◆ **Lesetext**

==================================================

Welche Folgen hat die Situation für die Handball Bundesliga Frauen (HBF)?
Das hängt davon ab, ob die Barockstädter eine Zukunft in der ersten Liga haben. Falls nicht, stünde der erste von zwei möglichen Absteigern bereits vor dem ersten Spieltag fest, und die Liga ginge mit nur noch elf Teilnehmern in ihre 50. Spielzeit – einen Nachrücker gibt es (anders als 2009, als der 1. FC Nürnberg keine Lizenz erhielt und der eigentlich abgestiegene Thüringer HC daraufhin in der Liga blieb) nicht, weil der Rückzug nach dem offiziellen Saisonbeginn, dem 1. Juli, vollzogen werden würde. Zudem behielte die HBF die geleistete Bankbürgschaft in Höhe von 50.000 Euro ein, mit der finanzielle Ausfälle der Liga, der anderen Vereine, von Sponsoren und der Verbände kompensiert werden sollen. In den Playdowns ginge es nur noch um den Relegationsplatz.
„Die bisherigen Angaben der HB Ludwigsburg lassen die Option offen, dass der Verein gegebenenfalls mit verändertem Kader am Bundesliga-Spielbetrieb teilnimmt. Insofern müssen wir die weitere Entwicklung abwarten“, sagt HBF-Geschäftsführer Christoph Wendt. Sollte das beantragte Insolvenzverfahren gegen die Ludwigsburger eröffnet werden, die HBL aber dennoch am Bundesliga-Spielbetrieb teilnehmen, wäre dies mit einem Abzug von acht Pluspunkten am Ende der Hauptrunde verbunden. Definitiv verliert die Liga jedoch an Strahlkraft und Renommee.
Profitiert die Sport-Union Neckarsulm von der Situation in Ludwigsburg?
Das hängt von der Perspektive ab. Zunächst einmal dürfte die Sport-Union einen bislang stets übermächtigen Konkurrenten verlieren. „Aber ich bin noch nicht so weit, mich auf eine möglicherweise spannendere Saison zu freuen“, sagt Neckarsulms Trainer Thomas Zeitz, „denn die Entwicklung geht beim Thema Professionalisierung leider in die falsche Richtung“. Das geplante Testspiel am Dienstagabend sagten die Ludwigsburger wenig überraschend ab.

==================================================

◆ **Datensatzauszug**
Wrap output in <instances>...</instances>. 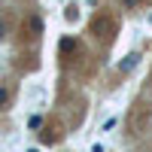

==================================================

◆ **Aufgabenstellung**
Welche Folge hätte es laut Lesetext, wenn das Insolvenzverfahren gegen die HB Ludwigsburg eröffnet würde, der Verein aber dennoch am Bundesliga-Spielbetrieb teilnähme?

◆ **Die Antwort**
Es würden ihm am Ende der Hauptrunde acht Pluspunkte abgezogen.